──────── DATA IN THIS EXERCISE

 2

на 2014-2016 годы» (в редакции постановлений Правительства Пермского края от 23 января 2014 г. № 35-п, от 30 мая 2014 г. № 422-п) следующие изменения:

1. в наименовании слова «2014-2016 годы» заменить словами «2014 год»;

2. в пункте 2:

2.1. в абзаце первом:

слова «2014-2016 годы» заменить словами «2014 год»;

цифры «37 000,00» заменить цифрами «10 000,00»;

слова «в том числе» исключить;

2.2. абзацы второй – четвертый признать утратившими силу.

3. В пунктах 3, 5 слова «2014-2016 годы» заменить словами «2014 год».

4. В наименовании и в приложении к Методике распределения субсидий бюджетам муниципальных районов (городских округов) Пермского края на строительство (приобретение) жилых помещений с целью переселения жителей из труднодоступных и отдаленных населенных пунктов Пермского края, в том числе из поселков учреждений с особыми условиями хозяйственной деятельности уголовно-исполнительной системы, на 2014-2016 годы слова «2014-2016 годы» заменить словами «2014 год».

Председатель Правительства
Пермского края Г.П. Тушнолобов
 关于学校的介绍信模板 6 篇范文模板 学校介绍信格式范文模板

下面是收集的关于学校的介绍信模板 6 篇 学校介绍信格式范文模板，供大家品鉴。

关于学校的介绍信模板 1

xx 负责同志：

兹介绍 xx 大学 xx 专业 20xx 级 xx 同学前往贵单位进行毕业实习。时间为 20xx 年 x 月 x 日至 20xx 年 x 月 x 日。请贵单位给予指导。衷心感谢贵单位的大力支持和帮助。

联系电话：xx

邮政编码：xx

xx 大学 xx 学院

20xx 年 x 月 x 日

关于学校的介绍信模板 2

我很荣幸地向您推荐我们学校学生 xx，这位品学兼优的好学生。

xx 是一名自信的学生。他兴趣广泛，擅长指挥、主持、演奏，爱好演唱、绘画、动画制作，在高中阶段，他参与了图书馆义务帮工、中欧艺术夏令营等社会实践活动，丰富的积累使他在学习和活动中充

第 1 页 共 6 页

────────────────

DIRECTIONS FOR THIS TASK: If a line in the entries above contains the word "края", count it, and give only the final number.

RESULT FOR THIS TASK: 3